TEKS YANG DISEDIAKAN:
● ● ● ● ● ● ●

Rabu 01 Feb 2017 16:44 WIB

Menteri Luhut Ungkap Dasar Pertimbangan Beri Izin Ekspor Freeport

Red: Nur Aini
Luhut Binsar Panjaitan
Foto: Republika/Tahta Aidilla
Luhut Binsar Panjaitan

REPUBLIKA.CO.ID, JAKARTA -- Menteri Koordinator Bidang Kemaritiman Luhut Binsar Panjaitan menanggapi rencana pemberian Izin Usaha Pertambangan Khusus (IUPK) sementara yang akan diberikan kepada PT Freeport Indonesia.

Perubahan status kontrak dari Kontrak Karya (KK) menjadi IUPK dibutuhkan perusahaan tambang agar bisa mengekspor hasil galian mineral.

Luhut mengatakan proses perubahan KK menjadi IUPK membutuhkan waktu tiga hingga enam bulan sehingga pemerintah memberikan IUPK sementara jika memenuhi persyaratan dasar. "Kan cuma sementara, karena kalau membuat yang asli kan butuh proses waktu ya," ucap Luhut di Jakarta, Rabu (1/2).

Menurut mantan Menko Polhukam itu, jika IUPK sementara tidak diterbitkan, maka perusahaan tambang tidak bisa mendapatkan izin ekspor konsentrat. Hal tersebut dikhawatirkan berdampak signifikan terhadap roda perekonomian lantaran diprediksi akan terjadi pemutusan hubungan kerja di sektor tersebut. "Kalau sekarang nggak dikeluarkan (izinnya), kan nggak bisa dapat izin ekspor. Makanya sambil menunggu IUPK (yang sifatnya tetap) ini, mereka masih bisa ekspor," tuturnya.

● ● ● ● ● ● ●

DAFTAR YANG TERSEDIA:

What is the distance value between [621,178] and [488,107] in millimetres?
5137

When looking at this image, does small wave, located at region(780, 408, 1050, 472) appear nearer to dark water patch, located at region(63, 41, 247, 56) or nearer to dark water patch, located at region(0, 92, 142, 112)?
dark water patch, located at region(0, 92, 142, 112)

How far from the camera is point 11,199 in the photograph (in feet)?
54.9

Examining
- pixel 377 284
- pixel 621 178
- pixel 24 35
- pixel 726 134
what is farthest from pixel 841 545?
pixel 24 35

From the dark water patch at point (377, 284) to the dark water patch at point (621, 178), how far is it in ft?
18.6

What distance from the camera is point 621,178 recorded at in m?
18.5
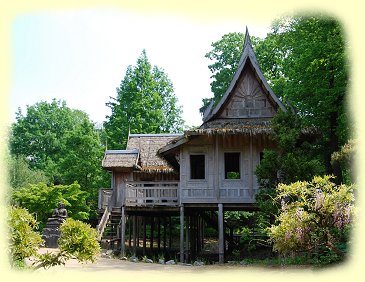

● ● ● ● ● ● ●

TUGAS A:
Sebutkan semua nama orang yang tercantum dalam artikel tentang izin ekspor Freeport.
TUGAS B:
Tolong salin tanpa perubahan isi daftar, mulai dari baris yang memuat "From the dark" sampai akhir daftar. Jangan sertakan gambar dalam jawaban.
Teks dan daftar di atas adalah dua bahan yang terpisah.

JAWABAN BENAR A:
Nur Aini, Luhut Binsar Panjaitan, Tahta Aidilla

JAWABAN BENAR B:
From the dark water patch at point (377, 284) to the dark water patch at point (621, 178), how far is it in ft?
18.6

What distance from the camera is point 621,178 recorded at in m?
18.5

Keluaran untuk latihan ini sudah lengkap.